To date, there is no goal standard effective treatment option for HO. There has been hypothesis on the use of radiotherapy based on the role of osteoprogenitor cells7. Radiation is used to suppress the pluripotent mesenchymal cells from proliferating and differentiating to osteoprogenitor and osteoblast7. Bone morphogenic protein (BMP) -7 is suppressed which plays a role in the formal of mature bone tissue from osteoblast7. Albeit there is no “gold standard” radiotherapy treatment regimen due to the paucity of literature. The amount of dose, timing and appropriate indication remains mainly anecdotal evidence7. The systematic review of literature by paper by Ploumis A. and colleagues looked at radiotherapy for HO prevention7. Not surprising, out of the 27 studies, only one is a randomized trial and the rest being case reports and series7. Radiotherapy was not statistically significant with similar outcomes to NSAID use for prevention of HO. Moreover, radiotherapy had a list of adverse effects such as skin thinning, ulceration, poor wound healing, delayed/non-union, superimposed infection and risk of carcinogenesis7. Therefore, radiotherapy is not a first line or safe intervention for the prevention of elbow HO7.
CONCLUSION
There are multiple studies out there looking at HO prevention but the most effective treatment remains elusive8. Society’s paradigm of the ideal medical treatment for HO is vexatious. Failure to treatment can often lead to patient and clinician frustration. The notion of every medical condition has an easy treatment is an erroneous assumption. HO pathophysiology is still not fully understood. Invariably, for treatment to be successful, the pathophysiology of the condition must be well understood. As new treatment strategies evolved, there is abundance of literature to provide an overview of HO and an effective treatment option1. Coming back to my clinical question, we should follow up radial head or elbow injuries up to at least three months to identify HO. Early recognition of HO might lead to better outcomes. Patients can then be offered different treatment options.
Reference
- Kodde IF, Kaas L, Flipsen M, et al. Current concepts in the management of radial head fractures. World journal of orthopedics 2015;6(11):954.

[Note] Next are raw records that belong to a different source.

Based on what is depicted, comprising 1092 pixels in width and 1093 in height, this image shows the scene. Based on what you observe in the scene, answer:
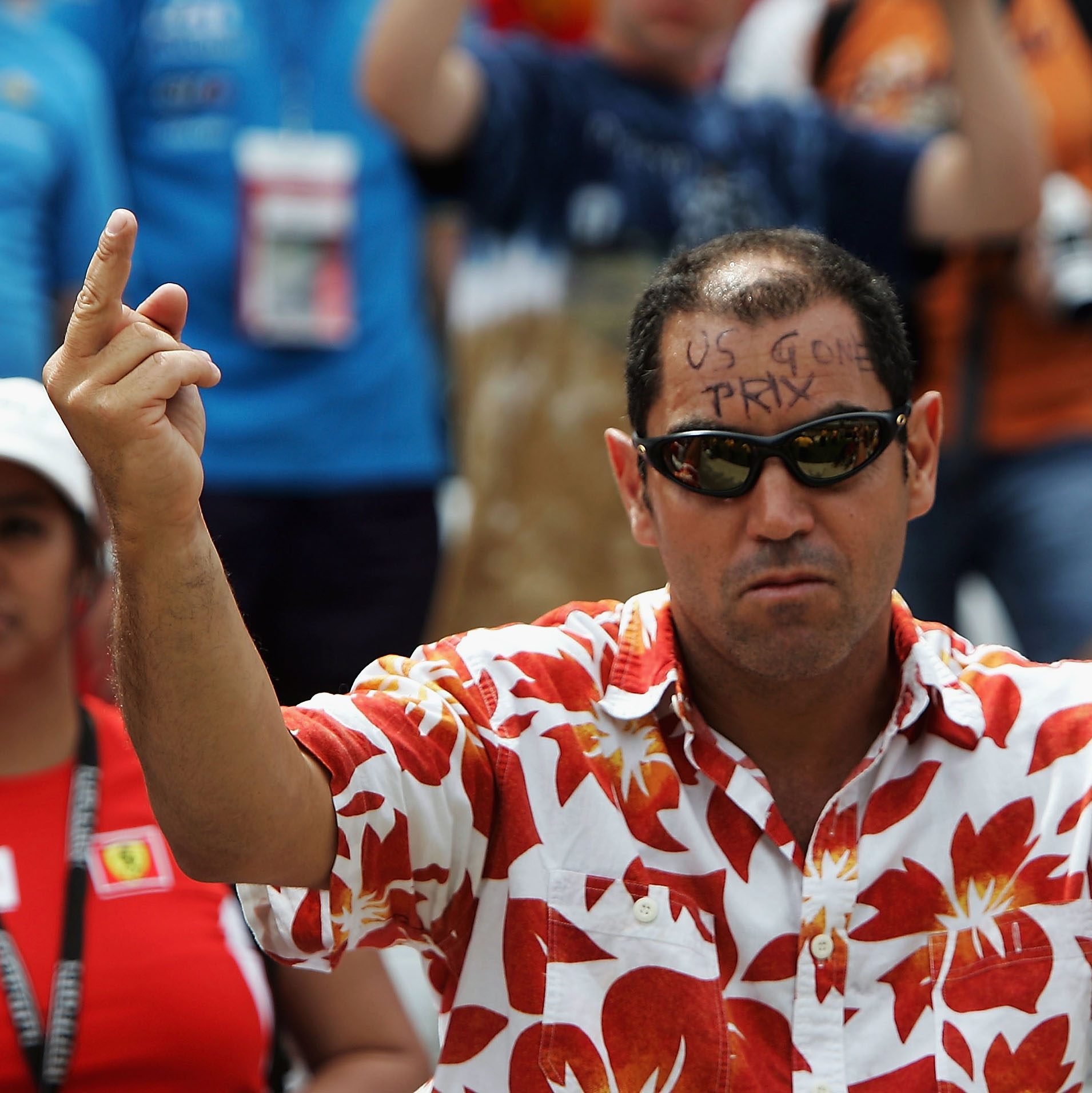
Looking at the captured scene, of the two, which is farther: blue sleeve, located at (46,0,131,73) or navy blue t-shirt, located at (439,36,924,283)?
blue sleeve, located at (46,0,131,73)

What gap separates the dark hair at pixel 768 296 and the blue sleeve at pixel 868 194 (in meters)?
1.62

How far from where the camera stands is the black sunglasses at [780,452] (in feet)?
6.72

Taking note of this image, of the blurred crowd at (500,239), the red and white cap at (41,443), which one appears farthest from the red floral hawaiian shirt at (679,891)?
the blurred crowd at (500,239)

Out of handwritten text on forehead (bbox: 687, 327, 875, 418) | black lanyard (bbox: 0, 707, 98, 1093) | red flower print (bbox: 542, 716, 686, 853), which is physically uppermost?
handwritten text on forehead (bbox: 687, 327, 875, 418)

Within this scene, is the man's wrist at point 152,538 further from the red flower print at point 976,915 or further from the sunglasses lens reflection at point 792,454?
the red flower print at point 976,915

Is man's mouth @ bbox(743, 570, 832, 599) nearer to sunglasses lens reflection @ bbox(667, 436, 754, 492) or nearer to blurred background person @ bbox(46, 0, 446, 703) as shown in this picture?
sunglasses lens reflection @ bbox(667, 436, 754, 492)

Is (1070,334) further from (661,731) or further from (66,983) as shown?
(66,983)

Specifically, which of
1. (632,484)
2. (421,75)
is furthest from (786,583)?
(421,75)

- Buckwalter J, Glimcher M, Cooper R, et al. Bone biology. II: Formation, form, modeling, remodeling, and regulation of cell function. Journal of bone and joint surgery American volume 1995;77(8):1276-89.
- Herman ZJ, Edelman DG, Ilyas AM. Heterotopic ossification after elbow fractures. Orthopedics 2021;44(1):10-16.
- Khawar H, Craxford S, Ollivere B. Radial head fractures. British Journal of Hospital Medicine 2020;81(4):1-6.
- Zychowicz ME. Pathophysiology of Heterotopic Ossification. Orthopaedic Nursing 2013;32(3):173-77. doi: 10.1097/NOR.0b013e3182920d85
- Dai J, Zhang G, Li S, et al. Arthroscopic Treatment of Posttraumatic Elbow Stiffness Due to Soft Tissue Problems. Orthopaedic Surgery 2020;12(5):1464-70.
- Ploumis A, Belbasis L, Ntzani E, et al. Radiotherapy for prevention of heterotopic ossification of the elbow: a systematic review of the literature. Journal of shoulder and elbow surgery 2013;22(11):1580-88.
- Migliorini F, Trivellas A, Eschweiler J, et al. NSAIDs for Prophylaxis for Heterotopic Ossification After Total Hip Arthroplasty: A Bayesian Network Meta-analysis. Calcified Tissue International 2020:1-11.
- Chen MR, Dragoo JL. The effect of nonsteroidal anti-inflammatory drugs on tissue healing. Knee Surgery, Sports Traumatology, Arthroscopy 2013;21(3):540-49.